→ **What this task involves**: Count how many rows below contain the word "yellow", treating uppercase and lowercase as different. Reply with the number alone.

→ **Records for the task**:
▶
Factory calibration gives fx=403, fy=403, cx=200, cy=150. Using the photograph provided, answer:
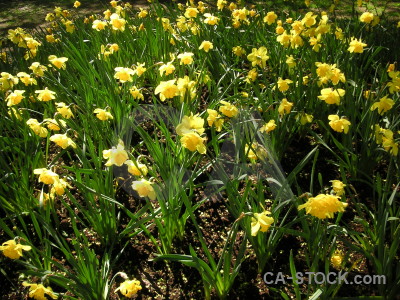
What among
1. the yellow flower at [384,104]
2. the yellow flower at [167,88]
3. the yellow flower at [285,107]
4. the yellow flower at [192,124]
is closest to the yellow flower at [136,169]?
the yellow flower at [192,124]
◀
▶
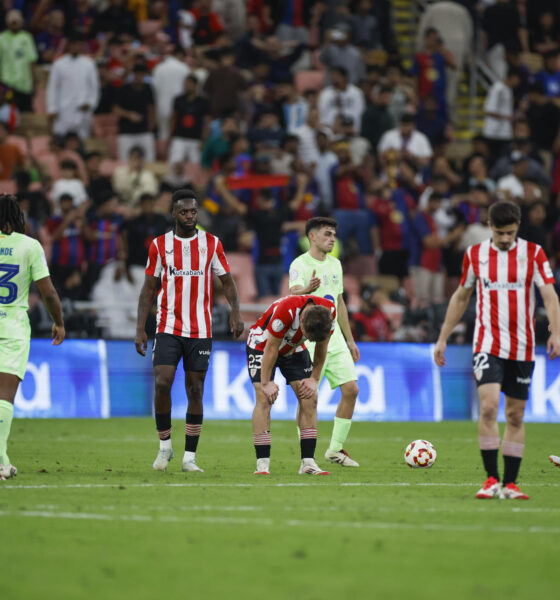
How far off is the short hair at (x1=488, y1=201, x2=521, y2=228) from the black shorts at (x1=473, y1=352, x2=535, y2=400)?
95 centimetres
◀
→ **Full output**: 6